What Dhurandar does is take a decade of sustained intelligence effort, built on institutional continuity and strategic patience, and compress it into a single political personality. It erases the timeline, blurs accountability, and hands over a neatly wrapped narrative to the audience.
And the audience, unaware or unconcerned, consumes it.
Because cinema has one advantage over history—it doesn’t need footnotes.
But here’s the problem.
When films start rewriting recent history—history that is still within living memory—they don’t just distort facts, they distort public understanding. They create a generation that believes complex national security operations are the result of one leader, one ideology, one moment.
That is not just false. It is dangerous.
Because institutions matter more than individuals.
Governments change.
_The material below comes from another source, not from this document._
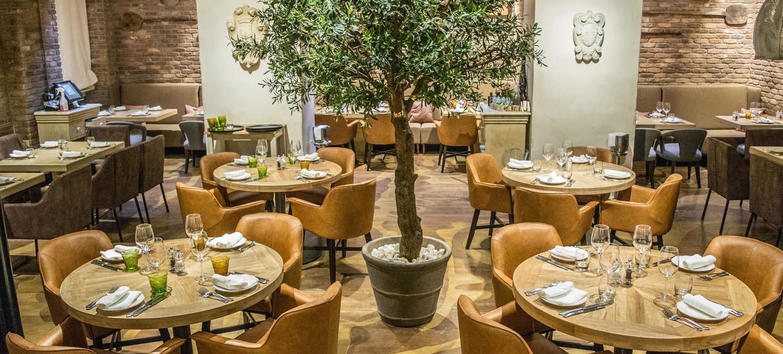 Luxurious Italian Restaurant in Mayfair 6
Officers retire. Political narratives shift. But institutions like R&AW operate in the shadows, across decades, beyond headlines. Their successes are cumulative, not episodic.
And when you reduce that legacy to fit a political storyline, you don’t just disrespect history—you undermine the very idea of institutional integrity.
Let’s be blunt.
If Dhurandhar 2 wanted to be honest, it would have acknowledged that the operations it glorifies were conceived, executed, and completed during a time when the BJP was not even in power at the Centre. That Narendra Modi had no administrative role in these missions. That the credit, if it must be given politically, belongs to the Congress-led governments of that era.
But honesty doesn’t sell as well as hero worship.
So instead, we get a carefully curated illusion—one that aligns with current political sentiments, one that reinforces a pre-existing narrative, one that replaces complexity with convenience.
And that is the real tragedy.
Not that a film took creative liberties—but that it chose to do so at the cost of truth.
Because once cinema becomes a tool to rewrite recent history, it stops being entertainment. It becomes indoctrination.
And a society that consumes such narratives without questioning them slowly loses its ability to distinguish between fact and fiction.
The past deserves better.
The institutions deserve better.
And above all, the truth deserves better.